Copy the records below, substituting "white skullcap" for "white prayer cap" wherever it appears and changing nothing else.

──────── Data supplied ────────

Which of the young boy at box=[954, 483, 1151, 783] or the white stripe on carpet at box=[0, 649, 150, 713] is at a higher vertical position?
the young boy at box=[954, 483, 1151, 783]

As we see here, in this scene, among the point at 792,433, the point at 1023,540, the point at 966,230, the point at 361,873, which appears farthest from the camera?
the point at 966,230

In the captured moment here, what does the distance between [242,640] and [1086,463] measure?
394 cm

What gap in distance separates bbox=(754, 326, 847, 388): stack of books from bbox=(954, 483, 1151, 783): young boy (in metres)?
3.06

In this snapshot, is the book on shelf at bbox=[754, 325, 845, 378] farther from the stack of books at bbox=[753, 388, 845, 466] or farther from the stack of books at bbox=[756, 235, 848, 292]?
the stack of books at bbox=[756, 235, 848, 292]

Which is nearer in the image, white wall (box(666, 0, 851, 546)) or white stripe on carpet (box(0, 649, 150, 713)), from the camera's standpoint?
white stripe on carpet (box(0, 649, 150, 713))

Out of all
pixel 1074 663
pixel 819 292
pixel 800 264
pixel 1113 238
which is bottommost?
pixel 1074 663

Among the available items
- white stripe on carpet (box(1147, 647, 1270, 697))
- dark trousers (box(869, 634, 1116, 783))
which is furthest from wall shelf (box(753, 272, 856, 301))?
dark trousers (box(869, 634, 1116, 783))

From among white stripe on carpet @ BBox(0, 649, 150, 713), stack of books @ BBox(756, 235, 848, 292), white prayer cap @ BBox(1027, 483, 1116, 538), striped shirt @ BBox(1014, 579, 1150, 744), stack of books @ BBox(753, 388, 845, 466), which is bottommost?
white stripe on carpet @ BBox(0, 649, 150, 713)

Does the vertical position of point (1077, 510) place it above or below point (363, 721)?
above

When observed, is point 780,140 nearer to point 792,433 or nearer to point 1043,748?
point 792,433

────────

The solution:
Which of the young boy at box=[954, 483, 1151, 783] or the white stripe on carpet at box=[0, 649, 150, 713] is at a higher vertical position?
the young boy at box=[954, 483, 1151, 783]

As we see here, in this scene, among the point at 792,433, the point at 1023,540, the point at 966,230, the point at 361,873, which appears farthest from the camera?
the point at 966,230

In the captured moment here, what does the distance between [242,640] and [1086,463] measure?
394 cm

What gap in distance separates bbox=(754, 326, 847, 388): stack of books from bbox=(954, 483, 1151, 783): young boy (in metres)?
3.06

In this snapshot, is the book on shelf at bbox=[754, 325, 845, 378] farther from the stack of books at bbox=[753, 388, 845, 466] or farther from the stack of books at bbox=[756, 235, 848, 292]?
the stack of books at bbox=[756, 235, 848, 292]

Which is nearer in the image, white wall (box(666, 0, 851, 546)) or white stripe on carpet (box(0, 649, 150, 713)), from the camera's standpoint?
white stripe on carpet (box(0, 649, 150, 713))

Out of all
pixel 1074 663
pixel 819 292
pixel 800 264
pixel 1113 238
which is bottommost?
pixel 1074 663

Among the available items
- white stripe on carpet (box(1147, 647, 1270, 697))
- dark trousers (box(869, 634, 1116, 783))
which is furthest from wall shelf (box(753, 272, 856, 301))?
dark trousers (box(869, 634, 1116, 783))

From among white stripe on carpet @ BBox(0, 649, 150, 713), stack of books @ BBox(756, 235, 848, 292), white skullcap @ BBox(1027, 483, 1116, 538), striped shirt @ BBox(1014, 579, 1150, 744), stack of books @ BBox(753, 388, 845, 466), which is bottommost?
white stripe on carpet @ BBox(0, 649, 150, 713)

Does the vertical position of point (1077, 510) place it above or below point (363, 721)?
above

When observed, is point 780,140 nearer to point 792,433 or nearer to point 1043,748?
point 792,433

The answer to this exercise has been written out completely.